For simple components, especially stateless ones, React works well. When the component needs to manage user interactions it needs state, and then if you need to update props you have to make a new instance of the component, and that point React has failed in its promise.

> At that point the recommended approach is to replace the entire component by using the key property.

Where did you hear that? React.Component has both props and state and both seem to work pretty well together, and you definitely don't need to destroy the component by changing the key property just because props changed.

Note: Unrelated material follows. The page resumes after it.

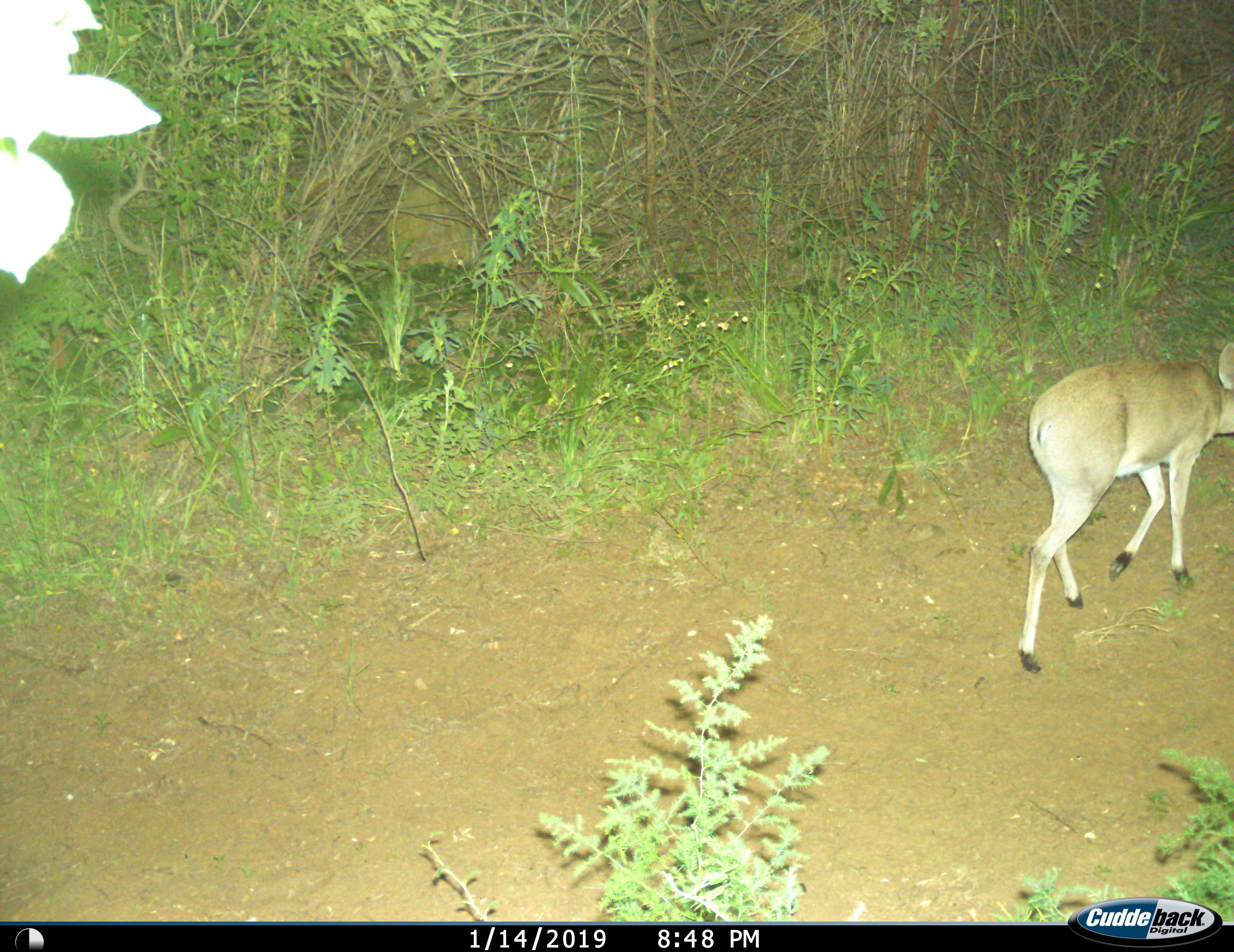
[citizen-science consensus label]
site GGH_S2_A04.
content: unidentified animal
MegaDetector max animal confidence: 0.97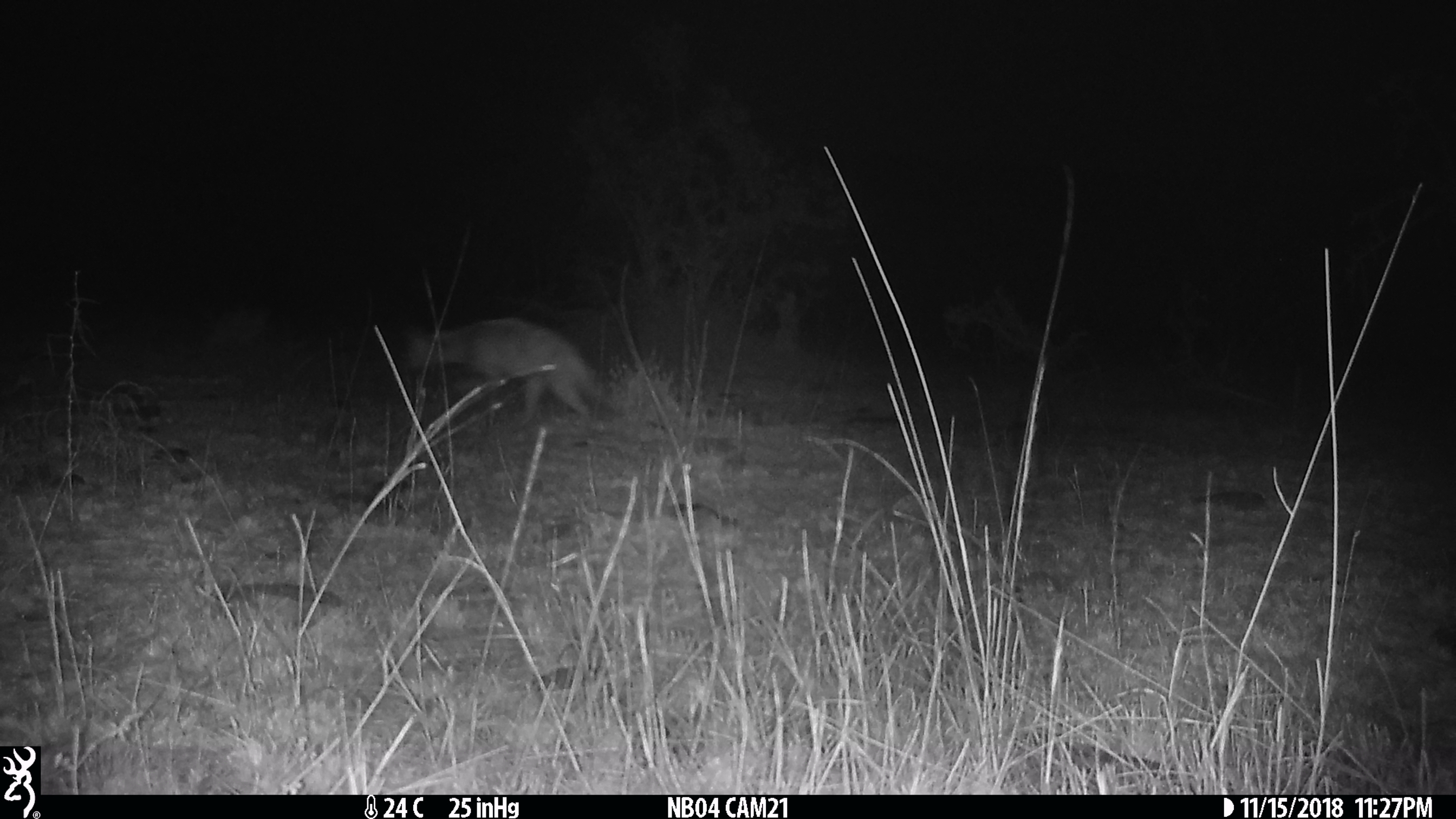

> When the component needs to manage user interactions it needs state, and then if you need to update props you have to make a new instance of the component

That would suck and make React completely unusable, but it isn't true at all. Assuming that there are necessary state/prop interactions to track (sometimes the two arr largely orthogonal, so you don't need this) you might need to add additional state variables to do last value tracking for props, and then do (with useEffect hooks in a function component, for instance) state updates based on prop changes as needed, but you don't need a new instance on prop changes, generally.

You made a “you have to do X” claim, and then point to a documentation page that shows you don’t have to, even though it is the recommended pattern.

React works fine with components that don't follow the recommendation, though if you freely mix internal state updates and external updates via props that shouldn't represent instance changes, you can very easily make something unnecessarily difficult to reason about. So the recommended pattern of either doing a fully-controlled or fully-uncontrolled component is a sensible recommendation that makes sense to guide design. But nothing will break and the React cops won't arrest you if you use props driving state, though if you do too much of that whoever had to maintain your code may be upset.

I am assuming you're debating in good faith (and not just trying to win an argument). The recommendation made in the docs is very well justified. All other techniques are a mess, and lead to maintenance problems and bugs. Just replace the component by changing the key... you can thank me later.
I'm not sure what you mean, could you clarify? Having a stateful component render something different based on a prop change is core to react. Using the key property "resets" the component by rendering a new one, but just because you use state doesn't mean you can't change props.
What do you expect to happen? You ultimately have to store the state somewhere. Either it lives in the component, or outside of it, or you figure out some strategy to combine the two.
Once you realize React doesn't work for complex components it loses its attraction. Web Components are conceptually way simpler and work well. See example:

https://github.com/wisercoder/uibuilder/blob/master/WebCompo...

Simpler? I don't see it. That looks way more verbose than a React equivalent component I would write.
I don't really see anything here that would be massively more complex in React. And besides, I've been hurt enough times by manual DOM manipulation to never want to do it again for interactive UI. It's a maintainability nightmare.